Low temperature synthesis of anatase rare earth doped titania-silica photocatalyst and its photocatalytic activity under solar-light

A series of rare earth (Sm3+, Nd3+, Ce3+ and Pr3+) doped titania-silica photocatalysts, as a reclaimed solar-light responsive photocatalyst, was prepared by sol–gel method with TEOS and TBT as precursors, by keeping the molar of TEOS:TBT constant at 1:1 and with different rare earth dopant content. The as-prepared photocatalysts were characterized by X-ray diffraction (XRD), transmission electron microscope (TEM), scanning electron microscope (SEM), energy dispersive spectroscopy (EDX), UV–vis diffuse reflectance, Fourier transform infrared spectra (FTIR) and nitrogen adsorption/desorption isotherms. The characterizations found that only anatase phase is present in photocatalysts with high surface areas.
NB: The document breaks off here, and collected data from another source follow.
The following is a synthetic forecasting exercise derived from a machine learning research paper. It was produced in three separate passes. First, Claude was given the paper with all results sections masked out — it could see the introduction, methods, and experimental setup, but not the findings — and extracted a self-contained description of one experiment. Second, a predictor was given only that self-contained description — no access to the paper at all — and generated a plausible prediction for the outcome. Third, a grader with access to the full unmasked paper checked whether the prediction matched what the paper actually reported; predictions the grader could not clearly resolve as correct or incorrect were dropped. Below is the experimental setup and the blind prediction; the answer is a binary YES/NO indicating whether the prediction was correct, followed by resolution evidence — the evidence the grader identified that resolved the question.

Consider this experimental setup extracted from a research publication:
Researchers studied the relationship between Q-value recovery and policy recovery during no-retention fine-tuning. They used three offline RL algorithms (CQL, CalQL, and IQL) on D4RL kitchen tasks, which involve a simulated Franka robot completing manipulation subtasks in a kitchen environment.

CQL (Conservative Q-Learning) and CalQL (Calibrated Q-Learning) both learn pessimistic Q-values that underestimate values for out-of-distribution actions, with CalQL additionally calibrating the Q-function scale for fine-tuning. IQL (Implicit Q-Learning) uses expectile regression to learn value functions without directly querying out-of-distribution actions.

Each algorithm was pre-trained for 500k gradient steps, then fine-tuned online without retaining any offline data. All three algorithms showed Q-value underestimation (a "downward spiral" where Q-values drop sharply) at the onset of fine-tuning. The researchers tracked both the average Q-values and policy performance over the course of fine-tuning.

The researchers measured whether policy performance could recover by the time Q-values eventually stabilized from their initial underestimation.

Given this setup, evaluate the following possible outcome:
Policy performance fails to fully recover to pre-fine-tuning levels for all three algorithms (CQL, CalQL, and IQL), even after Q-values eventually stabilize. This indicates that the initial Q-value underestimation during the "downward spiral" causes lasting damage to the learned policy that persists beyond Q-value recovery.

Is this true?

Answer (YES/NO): NO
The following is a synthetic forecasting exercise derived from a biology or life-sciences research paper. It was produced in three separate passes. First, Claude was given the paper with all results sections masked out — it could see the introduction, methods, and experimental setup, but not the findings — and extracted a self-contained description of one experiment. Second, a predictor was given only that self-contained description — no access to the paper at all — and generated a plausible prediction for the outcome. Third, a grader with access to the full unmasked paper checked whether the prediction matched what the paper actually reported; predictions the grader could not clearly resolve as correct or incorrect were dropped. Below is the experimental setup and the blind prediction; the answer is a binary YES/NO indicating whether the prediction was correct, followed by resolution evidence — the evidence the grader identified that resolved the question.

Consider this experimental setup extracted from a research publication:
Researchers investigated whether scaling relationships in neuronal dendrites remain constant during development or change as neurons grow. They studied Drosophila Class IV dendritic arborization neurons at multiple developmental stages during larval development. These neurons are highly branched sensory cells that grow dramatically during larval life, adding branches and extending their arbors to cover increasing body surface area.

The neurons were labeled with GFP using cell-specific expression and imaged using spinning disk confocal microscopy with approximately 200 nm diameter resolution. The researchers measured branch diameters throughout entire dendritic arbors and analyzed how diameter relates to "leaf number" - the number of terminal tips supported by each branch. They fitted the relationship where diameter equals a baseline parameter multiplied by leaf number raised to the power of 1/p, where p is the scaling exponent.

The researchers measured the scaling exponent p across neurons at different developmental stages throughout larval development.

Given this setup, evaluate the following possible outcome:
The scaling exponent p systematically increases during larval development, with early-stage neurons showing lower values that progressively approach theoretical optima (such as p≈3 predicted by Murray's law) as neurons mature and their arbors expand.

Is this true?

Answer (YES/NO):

The mean size is around 10.1 nm form TEM, which is consistent with the analytical result according to SEM. It can be seen that methyl groups exist in photocatalysts based on analysis of FTIR. The distinct band for Ti–O–Si vibration (∼970 cm−1) is observed as indicated from FTIR. Comparing to undoped TiO2-SiO2 photocatalyst, the rare earth doped TiO2-SiO2 photocatalysts exhibit obvious absorption in the 400–450 nm range with a red shift in the band gap transition. The experiments also confirmed that TiO2-SiO2 photocatalysts with rare earth ions dopant content increase the efficiency of interfacial adsorption and photocatalytic reactivity on the degradation of methylene blue (MB, 10 mg/L) in water under solar-light irradiation. Meanwhile, the rare earth doped TiO2/SiO2 photocatalysts remained floatable in the water surface after irradiation for 3 h. The solar-light driven photocatalysts with low preparation can be easily scaled up for industrial application, especially in the open water surface.